El tiempo se me iba entre libros de filosofía y versos, que escribía en cualquiera de los parques de mi barrio, mirando la luna, con la guitarra de aquí para allá, cantándole a esos ojos lindos, sin prisas...
Si creen notar cierta nostalgia, si piensan que este loco preferiría volver a esos años de santa indiferencia, no se equivocan.
Es que la palabra ayer se me agiganta en el pecho, como si tuviera un ave viva prisionera en la garganta, la que a pesar de los tragos amargos convierte en flores sus ahogados trinos.
Lo digo porque el hoy es tan perverso, tan frío. Me miro en el espejo y pienso ¡cuánto has cambiado, muchachito! No sólo por las arrugas tiranas, que se anuncian bandoleras, ni por las canas malditas y burlonas. Lo que pasa es que soy otro en tantas formas. Ahora camino campante en esa zona gris que cuando niño despreciaba, soy tan esclavo de la rutina y de sus olas, como siempre dije no sería.
Por eso me he inventado las salidas. Como aquí en la redacción no puedo ver puestas de sol, pinto con palabras la magia de los arreboles de aquellas tardes de infancia. Como a veces ser hipócrita me evita sinsabores, sobre el papel uso el filo del verbo, para abrir una herida cargada de sinceridad y por ahí veo cuando se asoma un chiquillo cantando.

_Instrucciones de trabajo:_
**A)** Según el texto de estudio, ¿dónde escribía sus versos quien narra?
**B)** Indica si cada afirmación coincide con el texto de estudio, con un sí o un no y las palabras del texto que lo deciden: (i) En la redacción se pueden ver puestas de sol. (ii) Quien narra se considera esclavo de la rutina. (iii) Quien narra describe el hoy como cálido.
Los datos no tienen nada que ver con esto.

_Datos mostrados:_
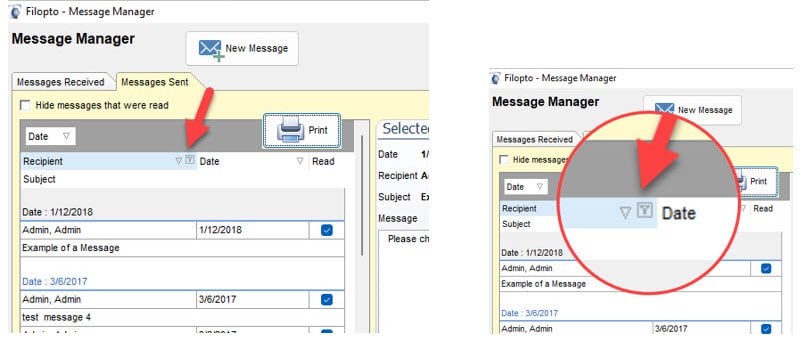 FindMessages1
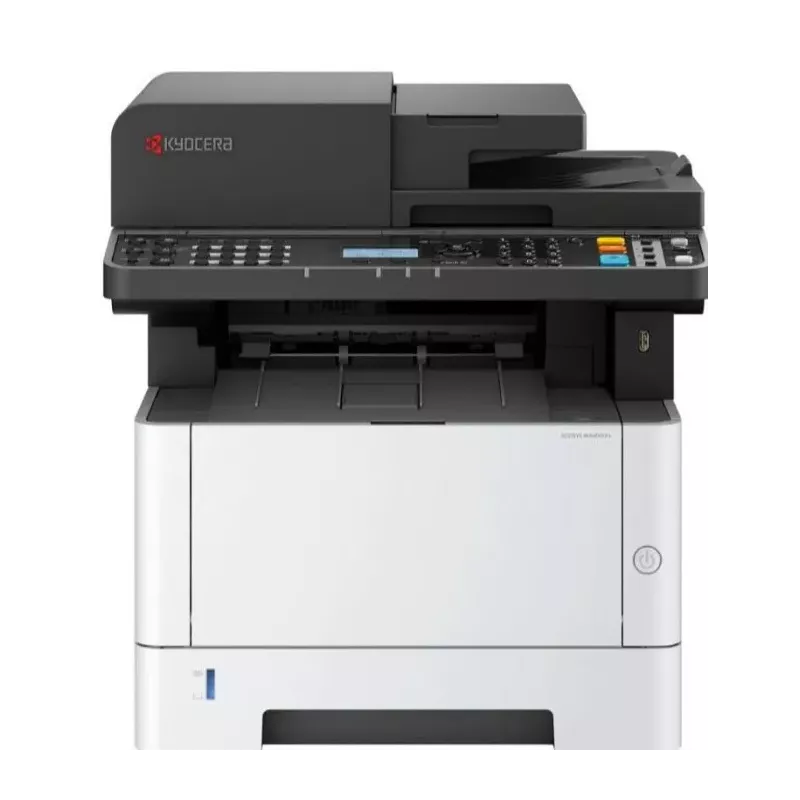 Купить МФУ лазерное черно-белое Kyocera Ecosys MA4000wifx в Москве, смотреть цены 110C1D3NL0 в интернет-магазине goldbyte.ru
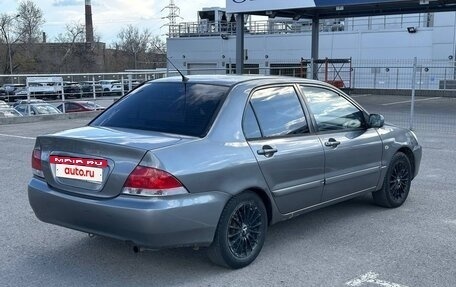 Mitsubishi Lancer IX, 2005 год, 330 000 рублей, 6 фотография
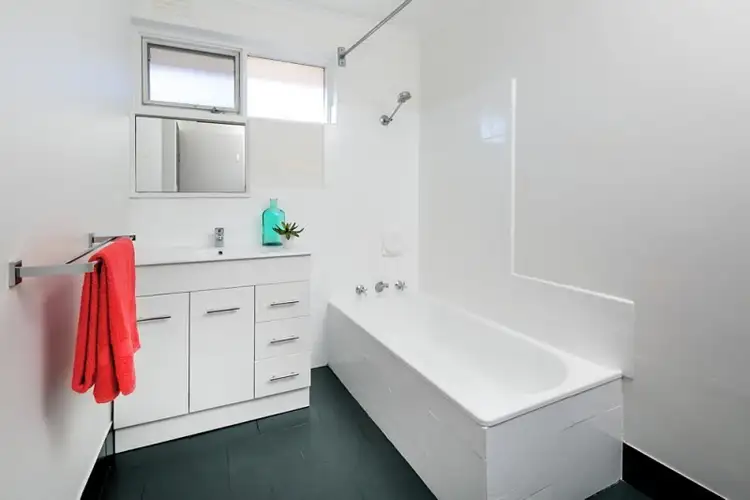 Fourth view of Homely house listing, 8/14 Kemp Street, Thornbury VIC 3071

_Respuestas esperadas:_
**A)** En cualquiera de los parques de su barrio.

**B)**
(i) No: "Como aquí en la redacción no puedo ver puestas de sol".
(ii) Sí: "soy tan esclavo de la rutina y de sus olas".
(iii) No: "el hoy es tan perverso, tan frío".